The C-terminal region of TraR forms an eared helix with the scaffolding helices protruding from the main dimeric structure (Fig. 1C). Again due to its strong asymmetry, one such ear is juxtaposed next to the left lateral face formed by the N-terminal domain of the compact protomer (Fig. 6A-2, 4), while the other ear contributes to the C-terminal apex of the extended protomer on the right face of the dimer (Fig. 1C, Fig. 6A-3). Five residues with PC properties, Trp-184, Glu-193, Asp-196, Val-197 and Glu-198 all contribute to the structure of the ears (Fig. 1B and C, Fig. 6A-4). Mutants at D196A and E198A completely lost activation functions on both Class I and Class II promoters (Fig. 3) suggesting that these two residues play a structural role (Fig. 6A-2; 6B-2). That Glu-198 participates in a salt bridge with Lys-7 is consistent with this interpretation. The remaining four residues, in conjunction with the patch formed by the N-terminal PC residues form the lip of a pocket on the lateral face of the dimer (Fig. 1; Fig. 6). We propose that this pocket represents one site at which α- or σ⁷⁰- subunits interact with the dimeric activator. Given that all five mutants are recessive to wild-type TraR, only one ear appears essential. We propose that the second ear in close juxtaposition to Patch III, located at the lower apex of the extended protomer, does not participate in interactions with RNA polymerase (Fig. 1C; Fig. 6A-3).

Excluding the residues that may play a conformational role in TraR as well as those that contribute to the C-terminal ear structure within the compact protomer, only three PC residues in the N-terminal region, R75, K77 and S78, remain which are required for TraR-mediated activation from both Class I and II promoters (Fig. 3). We suggest that these three residues contribute, in part, to the interaction interface on TraR for RNAP (Fig. 6A-5, 6; 6B-3). The R75A mutant showed similar levels of defect on both promoters (67% on Class I and 77% on Class II, see Fig. 3) as well as a similar decrease of activation in E. coli expressing either α_At or σ⁷⁰_At (38% for α_At and 37% for σ⁷⁰_At, see Fig. 4). The K77A mutant showed decreased levels of activation on both promoters but showed the greatest defect on the Class I promoter (15% as compared to 45% on Class II; see Fig. 3). This mutant also consistently showed a lower level of response when co-expressed with α_At than σ⁷⁰_At in E. coli (Fig. 4). The alanine substitution at S78 affected activation activities on both reporters, but showed a considerably greater effect on Class II (59%) as compared to Class I (87%) promoters (Fig. 3). This mutant also consistently showed a greater defect in activation when co-expressed with σ⁷⁰_At as compared to α_At (Fig. 4). Based on these results, we propose that the two nearly identical patches formed by R75, K77 and S78 on the two protomers play two roles in the interaction between TraR and RNAP (Fig. 6A-5, 6 and 6B-3). We predict that during activation from Class II promoters, the R75-K77-S78 patch located on the top of the TraR dimer is required for interaction with the CTD of one copy of α-subunit (Fig. 6A-6), while the other patch, located on the front face of the TraR dimer within Patch I is important for interaction with σ⁷⁰ (Fig. 6B-3). However, both patches in conjunction with the flanking Class I promoter-specific PC residues may contribute to interactions with the C-terminal domains of both α-subunits during activation from Class I promoters (Fig. 6A-5, 6).

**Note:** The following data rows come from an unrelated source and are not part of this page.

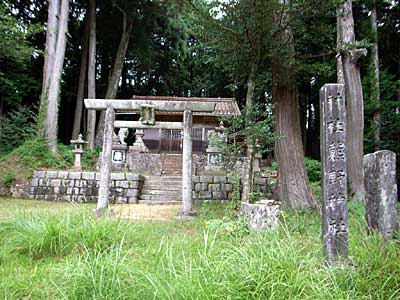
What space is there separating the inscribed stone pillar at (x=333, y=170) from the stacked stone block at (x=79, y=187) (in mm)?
6849

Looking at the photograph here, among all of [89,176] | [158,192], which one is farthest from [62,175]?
[158,192]

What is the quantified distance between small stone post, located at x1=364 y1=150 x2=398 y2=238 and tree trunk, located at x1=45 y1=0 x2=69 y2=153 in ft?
35.8

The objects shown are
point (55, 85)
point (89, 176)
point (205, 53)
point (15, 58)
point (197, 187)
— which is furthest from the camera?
point (205, 53)

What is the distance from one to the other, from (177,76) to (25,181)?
47.2 ft

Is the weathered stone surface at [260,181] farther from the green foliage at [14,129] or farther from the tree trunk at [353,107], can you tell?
the green foliage at [14,129]

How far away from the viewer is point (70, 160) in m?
11.8

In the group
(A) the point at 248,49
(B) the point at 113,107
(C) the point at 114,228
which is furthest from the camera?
(B) the point at 113,107

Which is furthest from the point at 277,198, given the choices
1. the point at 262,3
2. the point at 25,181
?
the point at 25,181

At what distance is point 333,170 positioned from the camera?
298 cm

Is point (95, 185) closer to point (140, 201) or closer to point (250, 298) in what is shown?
point (140, 201)

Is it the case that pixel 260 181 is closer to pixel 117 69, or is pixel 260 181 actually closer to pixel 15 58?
pixel 15 58

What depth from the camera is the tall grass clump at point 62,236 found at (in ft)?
10.8

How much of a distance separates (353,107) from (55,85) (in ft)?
33.4

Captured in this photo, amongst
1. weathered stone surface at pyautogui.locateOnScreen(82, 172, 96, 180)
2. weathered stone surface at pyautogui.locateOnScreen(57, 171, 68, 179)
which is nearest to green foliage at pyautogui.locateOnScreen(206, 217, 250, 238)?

Under conditions in which only α_At or only σ⁷⁰_At is co-expressed, TraR weakly activates a Class II promoter in E. coli (Fig. S1). However, co-expressing both subunits from A. tumefaciens, results in levels of activation much higher than the sum of those obtained when only one or the other subunit is co-expressed (Fig. S1). This observation suggests that the TraR-mediated activation at Class II promoters resembles that of FNR or CAP, requiring interactions with both α and σ⁷⁰-subunits (Bell and Busby, 1994; Rhodius and Busby, 2000; Li et al., 1998; Lawson et al., 2004). Consistent with this hypothesis, purified DNA-bound TraR complexes interact directly with α- (Qin et al., 2004a) and with σ⁷⁰-subunits respectively (Qin and Farrand, unpublished data). However, while the relative activation levels of each TraR PC mutant in E. coli co-expressing both α_At and σ⁷⁰_At are virtually identical to those observed in cells co-expressing only α_At, there was little correlation with levels of activation in cells co-expressing only σ⁷⁰_At (Fig. 4B). These results imply that, although interactions of TraR with α_At and with σ⁷⁰_At are both important, the interaction with α_At is the predominant determinant required for activation of Class II promoters by TraR, a conclusion consistent with studies of TraR_Oct (Costa, et al., 2009).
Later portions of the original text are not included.